Let's pretend that tomorrow, some kind of smart and pragmatic leadership were to take over the US and kick the neocons out. What's the best way they could respond to BRICS? Just wondering as a hypothetical.

[–] [email protected] 0 points 1 year ago (1 children)

The US created the Petrodollar, they should kill it while they still control it.

The way to "respond" to the BRICS is to cooperate with China and actualy put the US ahead of the renewable energy race. I don't want to make a cheesy comparison with the space race, but you can note that all these technologies overlap with a great number of industries and sectors of the economy, obviously as energy is the foundation of any economy and it gives capitalism a much needed new area of investment that can be translated to real world material goods. People call it the second industrial revolution etc I wont go into that.

The benefit here isn't just economic, the BRICS nations are still heavily invested into fossil fuels and the "best" way for western capitalism to compete here would be to make them irrelevant, to crash their energy export economies.

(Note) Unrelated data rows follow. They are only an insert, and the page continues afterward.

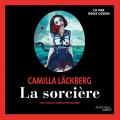Couverture La sorcière Editions Audible studios 2020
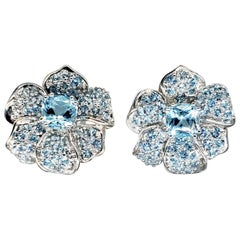 Vintage 9 Carat Aquamarine Flower Cluster Clip Earrings 14 Karat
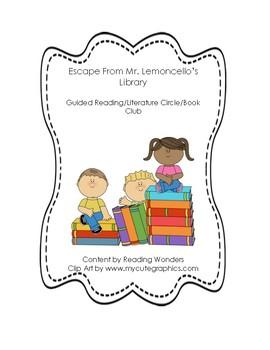 Escape From Mr. Limoncello's Library Book Club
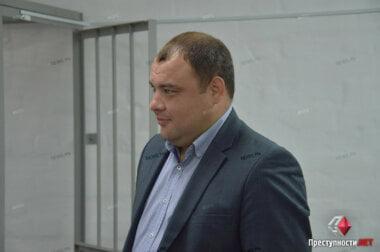 Экс-глава Жовтневой налоговой, пойманный на взятке в четверть миллиона, отделался штрафом в 17 тысяч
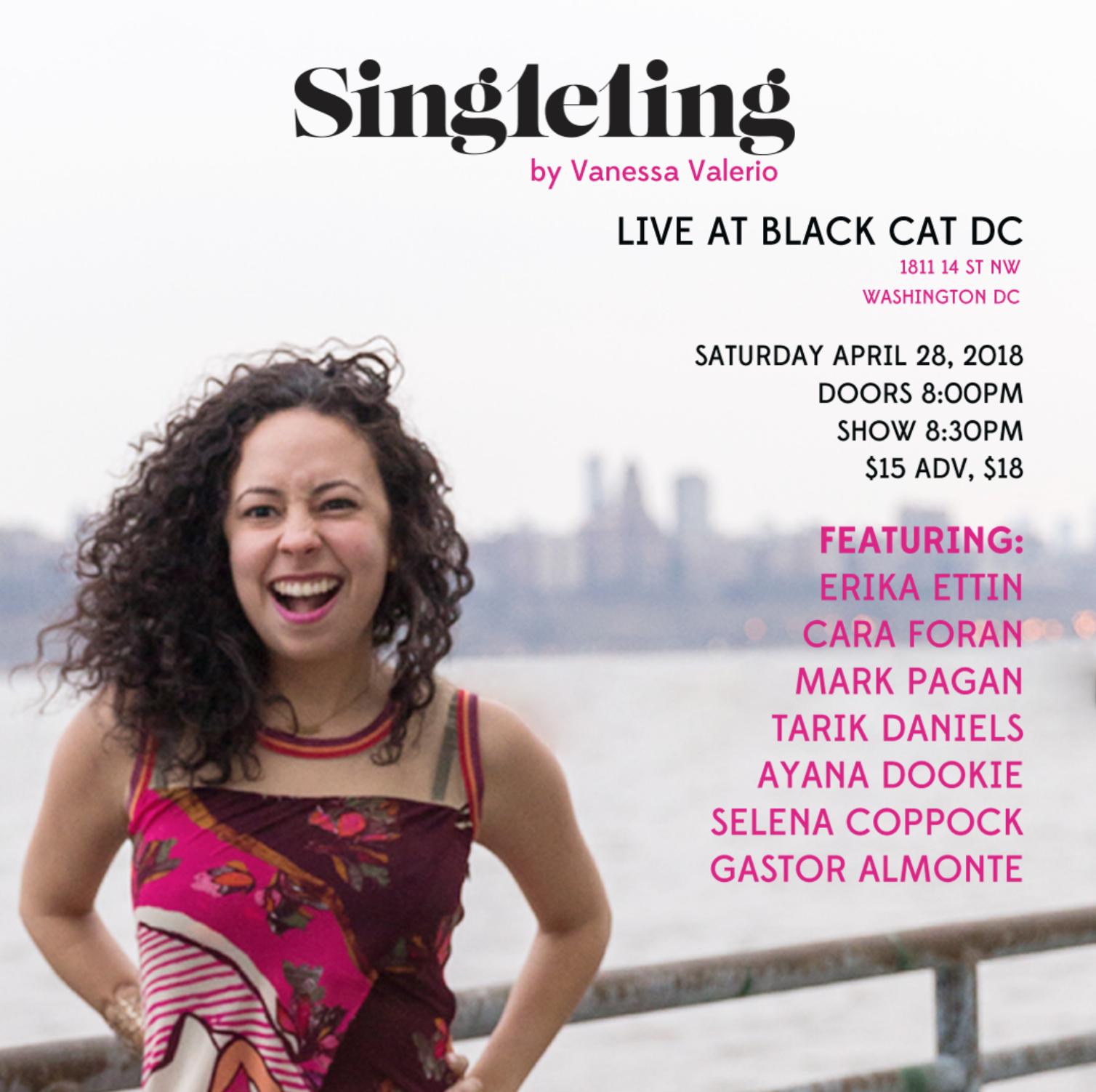 Singleling_DC April 2018.png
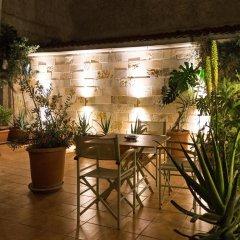 Отель Acropolis Select Hotel Греция, Афины - 3 отзыва об отеле, цены и фото номеров - забронировать отель Acropolis Select Hotel онлайн фото 2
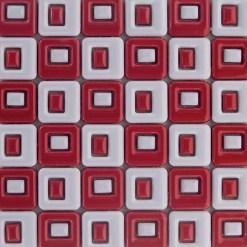 Mozaiek Quadro Rood Wit
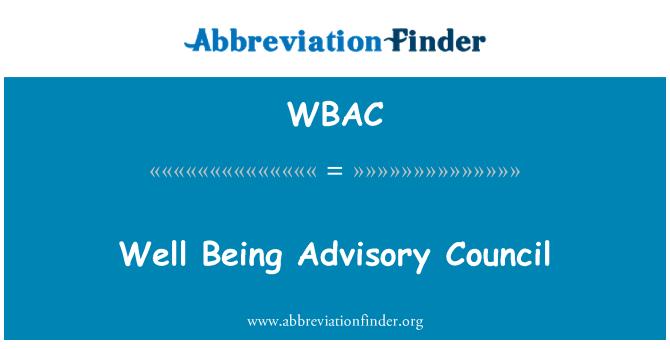 WBAC: Consejo Asesor de bienestar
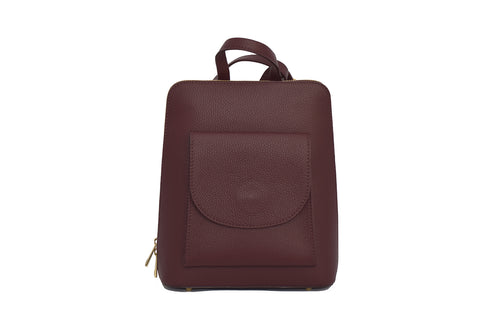 Burgundy 3 in 1 - backpack / rucksack, cross body bag, and hand bag in one.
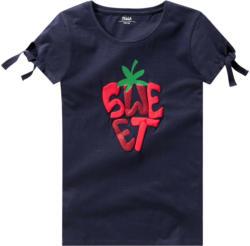 Mädchen T-Shirt mit Knotendetail (Nur online)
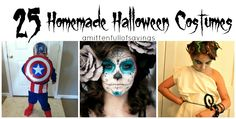 Looking to save money or just love making your own costumes for Halloween? Here's 25 AWESOME ideas for Homemade Halloween Costumes to try out- we have easy, medium and some with a little more skill set!! Either way- you have a variety of ideas to pick from! Get creative this year!!  Halloween, halloween costumes ideas, best halloween costumes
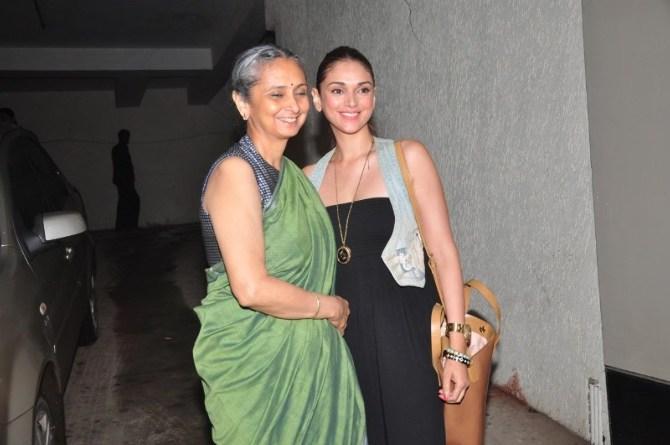 Aditi Rao Hydari Spotted At The Special Screening Of Ship Of Theseus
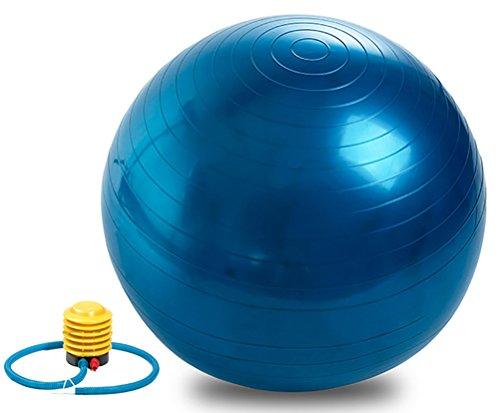 QUBABOBO Ballon de Yoga/Pilates 55/65/75/85cm Ballon de Gymnastique avec Un Pompe pour Stailiser La Balance ou Ballon de…
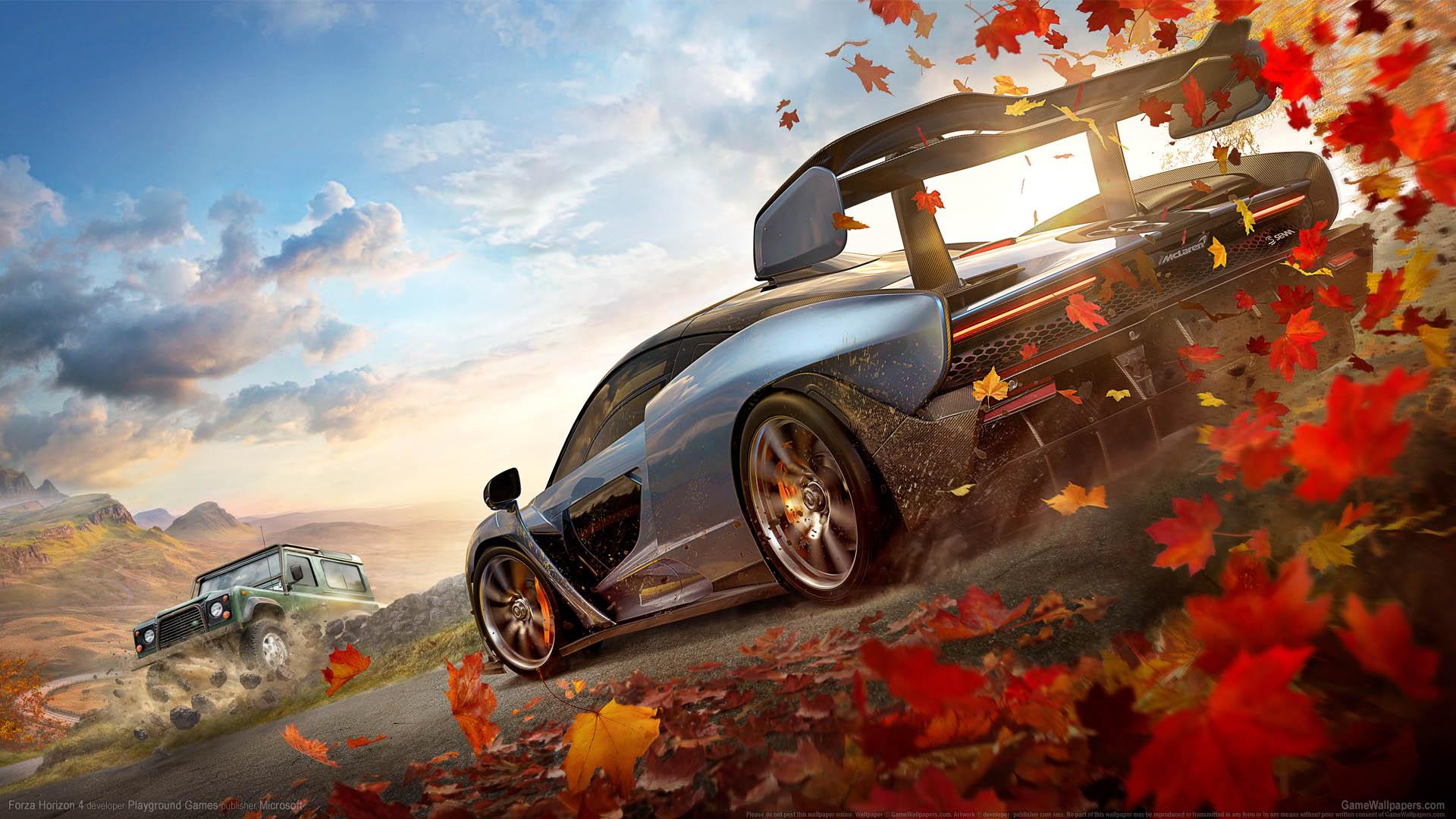 Forza Horizon 4 wallpaper 01 1920x1080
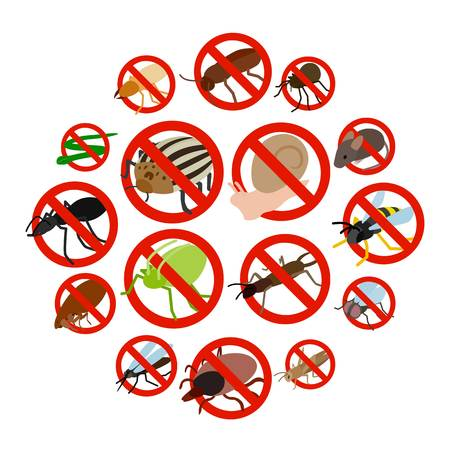 No insect sign icons set in isometric 3d style on a white background Ilustração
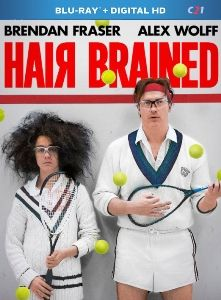 Title : HairBrained 2013 Bluray 720p Format : Mp4 IMDB Rate : 5.5/10 from 871 users Info : Director: Billy Kent Star: Alex Wolff, Brendan Fraser, Julia Garner Genres: Comedy Release Date : 31 May 2...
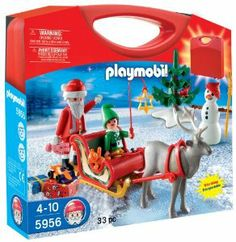 PLAYMOBIL Holiday Carrying Case Playset by PLAYMOBIL christmas.zavakanto.org
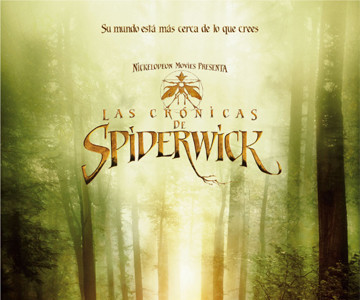 Tráilers y pósters de 'Las crónicas de Spiderwick' ('The Spiderwick Chronicles')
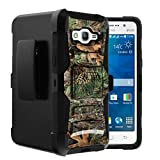 Untouchble Case for Samsung Galaxy Grand Prime Case | Samsung GO Prime Holster Case [Heavy Duty Clip]- Shockproof Swivel Holster Case with Built in Kickstand - Tree Camo Branch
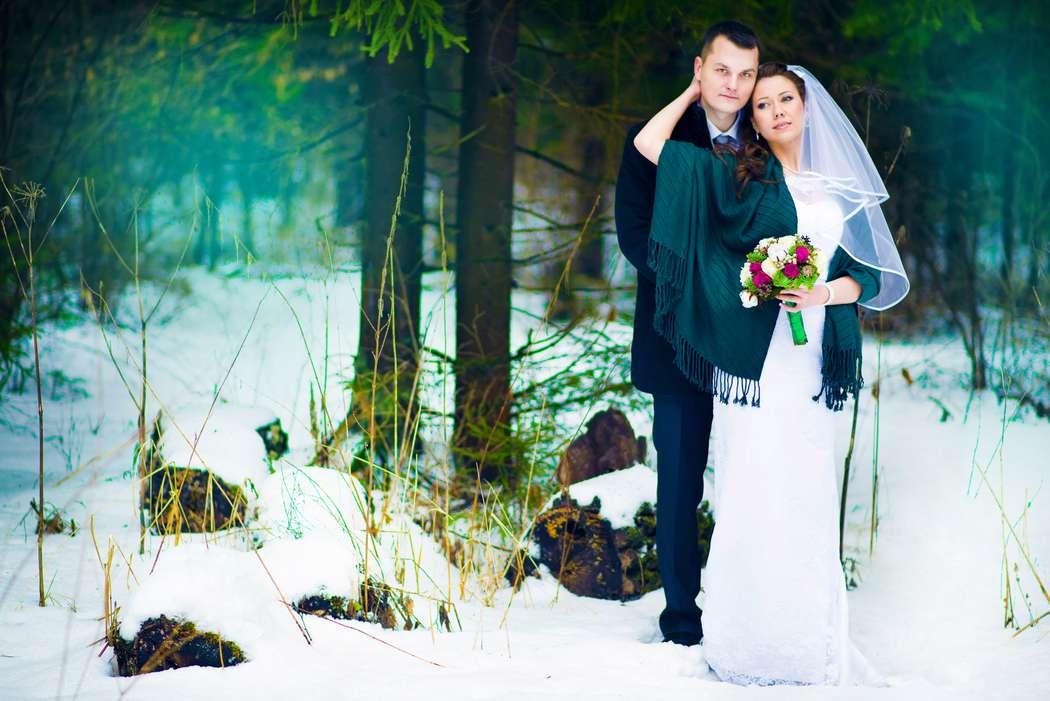 Фото 2075118 в коллекции Александр и Валерия! - Свадебный и семейный фотограф Татьяна Волкова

But it should be obvious here that the US itself is too heavily invested and dependent on fossil fuels and this wouldn't just be a change of leadership but a mini-revolution against big oil so I guess it invalidates the whole premise.

[–] [email protected] 0 points 1 year ago (1 children)

If the US decided to rid the world of the Petro-dollar, wouldn't that undermine the ability to export debt and inflation to the rest of the world? Or at the very least, happily speed up the dedollarization that the Yanks are so afraid of. Sure it would massively hurt the petro-states in the Gulf, but presumably they could theoretically weather it if they got given international assistance in the transition periods.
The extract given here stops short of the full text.